Cairns: Messengers in Stone


David B. Williams

Published by The Mountaineers Books

In stores now!

Order a copy from an independent book store (this is a link to indiebound,org, which lets you order from independent book stores across the country), including these fine local bookstores: Back of Beyond Books in Moab; Elliott Bay Bookstore in Seattle; University Book Store in Seattle; or Powell’s Books in Oregon. Cairns is also available at Amazon and Barnes and Noble.

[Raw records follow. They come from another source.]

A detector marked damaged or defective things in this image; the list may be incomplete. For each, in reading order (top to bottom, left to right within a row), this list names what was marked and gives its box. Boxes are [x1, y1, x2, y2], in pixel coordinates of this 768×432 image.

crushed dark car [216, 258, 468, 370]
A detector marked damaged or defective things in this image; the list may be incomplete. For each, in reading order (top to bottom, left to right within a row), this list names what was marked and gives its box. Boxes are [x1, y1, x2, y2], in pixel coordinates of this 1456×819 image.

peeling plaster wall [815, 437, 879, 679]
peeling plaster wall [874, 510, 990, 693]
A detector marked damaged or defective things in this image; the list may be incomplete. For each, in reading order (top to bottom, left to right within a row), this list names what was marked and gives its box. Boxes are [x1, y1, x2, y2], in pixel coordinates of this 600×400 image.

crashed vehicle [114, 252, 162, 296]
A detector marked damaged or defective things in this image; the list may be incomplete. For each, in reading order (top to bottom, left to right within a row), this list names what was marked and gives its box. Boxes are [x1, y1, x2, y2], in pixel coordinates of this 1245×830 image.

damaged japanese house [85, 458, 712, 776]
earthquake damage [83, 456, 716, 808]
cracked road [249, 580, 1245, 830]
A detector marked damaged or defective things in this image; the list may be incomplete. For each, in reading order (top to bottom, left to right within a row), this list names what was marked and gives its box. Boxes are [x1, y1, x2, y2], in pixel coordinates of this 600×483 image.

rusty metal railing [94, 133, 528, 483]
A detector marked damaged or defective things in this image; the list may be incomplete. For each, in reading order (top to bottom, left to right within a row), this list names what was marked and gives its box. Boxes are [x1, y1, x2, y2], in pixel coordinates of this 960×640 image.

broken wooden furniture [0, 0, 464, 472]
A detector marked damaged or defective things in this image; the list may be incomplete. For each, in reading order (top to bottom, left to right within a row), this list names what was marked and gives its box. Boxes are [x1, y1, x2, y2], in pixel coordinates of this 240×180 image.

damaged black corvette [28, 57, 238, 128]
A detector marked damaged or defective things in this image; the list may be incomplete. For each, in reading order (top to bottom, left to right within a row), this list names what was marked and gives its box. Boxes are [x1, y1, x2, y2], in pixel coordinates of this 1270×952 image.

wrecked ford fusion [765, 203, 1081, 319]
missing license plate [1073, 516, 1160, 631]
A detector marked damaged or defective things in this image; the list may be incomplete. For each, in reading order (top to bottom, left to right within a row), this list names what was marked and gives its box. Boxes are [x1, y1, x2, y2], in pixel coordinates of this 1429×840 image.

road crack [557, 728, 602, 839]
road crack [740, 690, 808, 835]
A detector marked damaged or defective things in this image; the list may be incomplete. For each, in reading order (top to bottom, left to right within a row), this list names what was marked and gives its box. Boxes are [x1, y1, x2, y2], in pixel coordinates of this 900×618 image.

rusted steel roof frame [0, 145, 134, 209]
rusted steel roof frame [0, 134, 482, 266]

Williams’ research in teasing out the stories of the silent rock sentinels offers readers an interesting way of connecting with the landscape and stimulating the imagination. This quirky book is worth a look.
Barbara Lloyd McMichael, Bellingham Herald

Charles Dickens once wrote that ““No one who can read, ever looks at a book, even unopened on a shelf, like one who cannot,” and having read Williams’s book, I would say the same thing about cairns: once we learn, in this deceptively modest volume, how to read cairns, we will never look upon them the same way again.
Russell Potter, Arctic Book Review

Cairns: Messengers in Stone is a really cool book, whether you enjoy connecting the rock piles like dots on your hike, are curious about the various architectural styles of cairns, are fascinated by geology, or simply intrigued by rock pile lore the world over.
Kurt Repanshek, National Parks Traveler

Not a review but a nice article about cairns and my book appeared in the Bangor Daily News on December 13.

About the Book:
At the most basic level, a cairn is a pile of rocks. But this definition doesn’t do justice to the myriad shapes and sizes of cairns found around the globe. Nor does it convey the many reasons that people have piled up stone for thousands of years. Yet, when you see a cairn, you know what you are looking at. You know that someone has taken the time to gather rocks and assemble them into a recognizable shape that carries an enduring message. It tells the visitor, you are here, you are not alone. As has happened with so many hikers and travelers, nothing is more reassuring than coming across one of these wonderful heaps of stones.

But cairns are more than trail markers. They been used to mark territorial boundaries, good hunting grounds, places of danger, burial spots of dead relatives, and locations to seek good luck. When we didn’t all carry cell phones or GPS units, cairns were a timeless means of communication.

In Cairns: Messengers in Stone, I tell the stories of cairns, from the high Arctic to Walden Pond to the Zuni Pueblo. I weave in geology and ecology; raise the question of whether to cairn or not to cairn; discuss how to transfer your fatigue to a cairn; and explore the cairns of tragedies. Quirky and thought provoking, my book shows that cairns are more than a random pile of rocks, they are rich in stories and meaning, and pretty darned nifty, too.